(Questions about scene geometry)

-.-.-

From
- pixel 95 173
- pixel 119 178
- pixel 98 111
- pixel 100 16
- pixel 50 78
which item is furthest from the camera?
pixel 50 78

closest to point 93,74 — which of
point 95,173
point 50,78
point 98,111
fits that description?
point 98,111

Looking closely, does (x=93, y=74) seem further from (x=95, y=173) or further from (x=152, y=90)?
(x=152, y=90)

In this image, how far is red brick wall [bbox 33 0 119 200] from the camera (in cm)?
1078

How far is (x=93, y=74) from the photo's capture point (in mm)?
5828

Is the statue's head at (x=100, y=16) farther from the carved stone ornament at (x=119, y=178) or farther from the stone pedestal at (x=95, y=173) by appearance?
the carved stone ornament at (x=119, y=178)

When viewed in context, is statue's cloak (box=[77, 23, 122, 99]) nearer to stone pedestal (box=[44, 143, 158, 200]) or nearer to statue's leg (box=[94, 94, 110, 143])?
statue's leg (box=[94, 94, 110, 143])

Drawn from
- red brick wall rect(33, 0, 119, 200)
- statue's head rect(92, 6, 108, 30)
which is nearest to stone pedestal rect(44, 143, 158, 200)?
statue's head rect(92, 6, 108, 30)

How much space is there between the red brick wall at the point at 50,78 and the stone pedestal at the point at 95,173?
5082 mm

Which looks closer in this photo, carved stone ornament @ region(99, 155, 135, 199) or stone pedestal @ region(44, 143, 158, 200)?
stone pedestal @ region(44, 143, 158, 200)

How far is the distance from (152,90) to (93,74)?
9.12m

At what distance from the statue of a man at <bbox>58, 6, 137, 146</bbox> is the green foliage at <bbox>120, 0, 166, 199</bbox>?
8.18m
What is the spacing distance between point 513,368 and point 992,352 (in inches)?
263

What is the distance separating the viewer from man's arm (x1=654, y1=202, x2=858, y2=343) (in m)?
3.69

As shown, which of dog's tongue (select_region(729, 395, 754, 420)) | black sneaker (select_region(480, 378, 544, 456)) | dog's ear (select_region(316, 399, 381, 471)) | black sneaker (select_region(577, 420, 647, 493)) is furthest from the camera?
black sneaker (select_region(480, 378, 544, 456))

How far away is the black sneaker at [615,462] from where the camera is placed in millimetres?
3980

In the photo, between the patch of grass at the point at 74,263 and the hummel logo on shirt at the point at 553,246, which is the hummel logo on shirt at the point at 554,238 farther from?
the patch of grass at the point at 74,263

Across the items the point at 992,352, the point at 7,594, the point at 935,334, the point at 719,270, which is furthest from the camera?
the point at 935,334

-.-.-

— Written task —
Recopy the entries above exactly, with every line included.

— Answer in full —
From
- pixel 95 173
- pixel 119 178
- pixel 98 111
- pixel 100 16
- pixel 50 78
which item is furthest from the camera?
pixel 50 78

closest to point 93,74 — which of
point 95,173
point 50,78
point 98,111
fits that description?
point 98,111

Looking closely, does (x=93, y=74) seem further from (x=95, y=173) or further from (x=152, y=90)?
(x=152, y=90)

In this image, how far is red brick wall [bbox 33 0 119 200] from the camera (in cm)?
1078

How far is (x=93, y=74) from the photo's capture point (in mm)?
5828

Is the statue's head at (x=100, y=16) farther from the carved stone ornament at (x=119, y=178) or farther from the stone pedestal at (x=95, y=173) by appearance?
the carved stone ornament at (x=119, y=178)

When viewed in context, is statue's cloak (box=[77, 23, 122, 99]) nearer to stone pedestal (box=[44, 143, 158, 200]) or nearer to statue's leg (box=[94, 94, 110, 143])?
statue's leg (box=[94, 94, 110, 143])

Drawn from
- red brick wall rect(33, 0, 119, 200)
- statue's head rect(92, 6, 108, 30)
which is nearest to stone pedestal rect(44, 143, 158, 200)?
statue's head rect(92, 6, 108, 30)

How much space is there between the red brick wall at the point at 50,78 and the stone pedestal at the point at 95,173?
5082 mm

Which looks closer in this photo, carved stone ornament @ region(99, 155, 135, 199) or stone pedestal @ region(44, 143, 158, 200)?
stone pedestal @ region(44, 143, 158, 200)

How far is the distance from (152,90) to (93,74)?
9.12m

At what distance from the statue of a man at <bbox>58, 6, 137, 146</bbox> is the green foliage at <bbox>120, 0, 166, 199</bbox>?
8.18m
What is the spacing distance between point 513,368 and point 992,352 (in inches)?
263

What is the distance separating the viewer from man's arm (x1=654, y1=202, x2=858, y2=343) (in m)?
3.69

As shown, which of dog's tongue (select_region(729, 395, 754, 420)) | black sneaker (select_region(480, 378, 544, 456)) | dog's ear (select_region(316, 399, 381, 471)) | black sneaker (select_region(577, 420, 647, 493)) is furthest from the camera?
black sneaker (select_region(480, 378, 544, 456))

How far away is the black sneaker at [615,462] from where the camera is placed in millimetres?
3980

In the photo, between the patch of grass at the point at 74,263 and the hummel logo on shirt at the point at 553,246, which is the hummel logo on shirt at the point at 554,238 farther from?
the patch of grass at the point at 74,263

Across the items the point at 992,352, the point at 7,594, the point at 935,334, the point at 719,270, which is furthest from the camera?
the point at 935,334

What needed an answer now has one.